DATASET EXTRACT:

┌────────

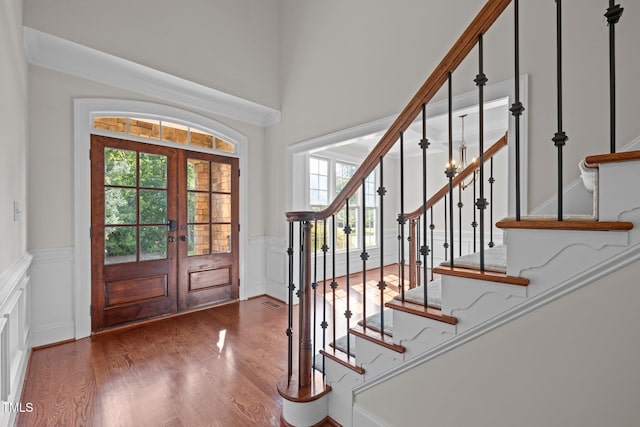 3005 Canopy Woods Dr, Apex, NC 27539 - foyer with french doors, stairway, wainscoting, wood finished floors, and a decorative wall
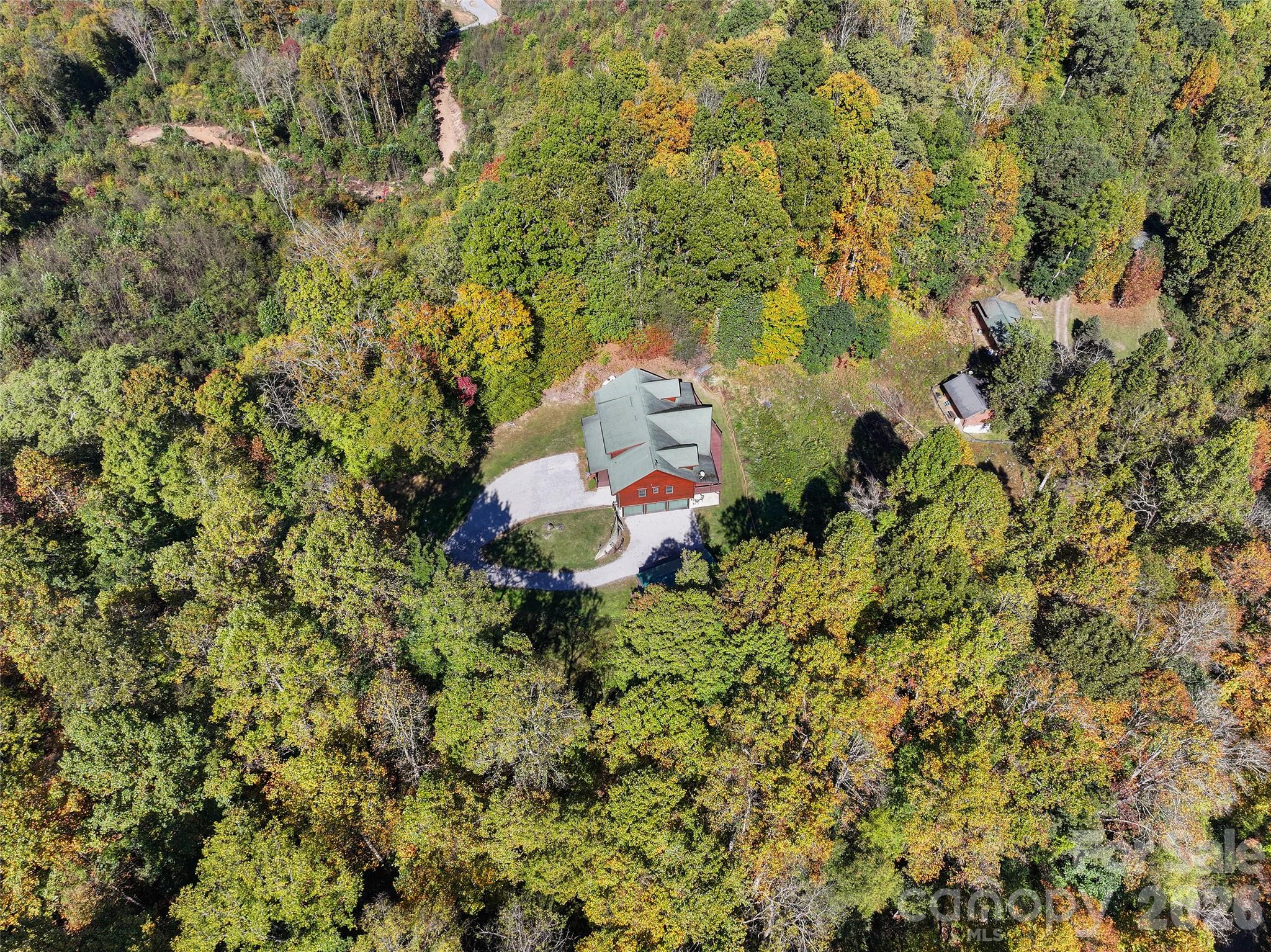 Bird's-eye view of the home tucked among mature hardwoods. - 124 Borges Lane, Waynesville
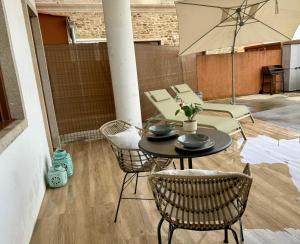 a patio with a table and chairs and an umbrella at Apartmento Las Palmeras in Noalla
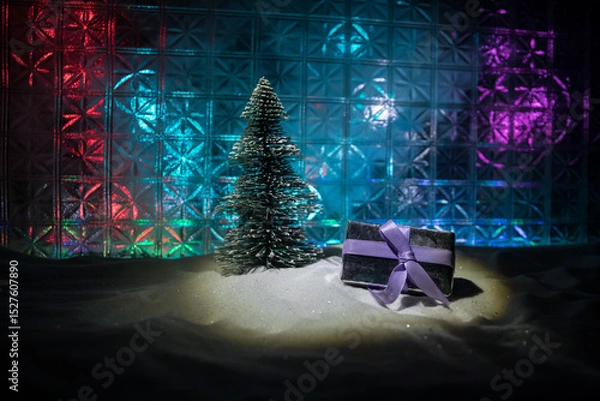 Fototapeta Christmas home decoration with snow and tree on a dark background with copy space. Selective focus. New Year attributes on background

└────────

ABOUT THIS TASK:
Could you give the listing again exactly, minus its pictures?

RESPONSE TO THIS TASK:
 3005 Canopy Woods Dr, Apex, NC 27539 - foyer with french doors, stairway, wainscoting, wood finished floors, and a decorative wall
 Bird's-eye view of the home tucked among mature hardwoods. - 124 Borges Lane, Waynesville
 a patio with a table and chairs and an umbrella at Apartmento Las Palmeras in Noalla
 Fototapeta Christmas home decoration with snow and tree on a dark background with copy space. Selective focus. New Year attributes on background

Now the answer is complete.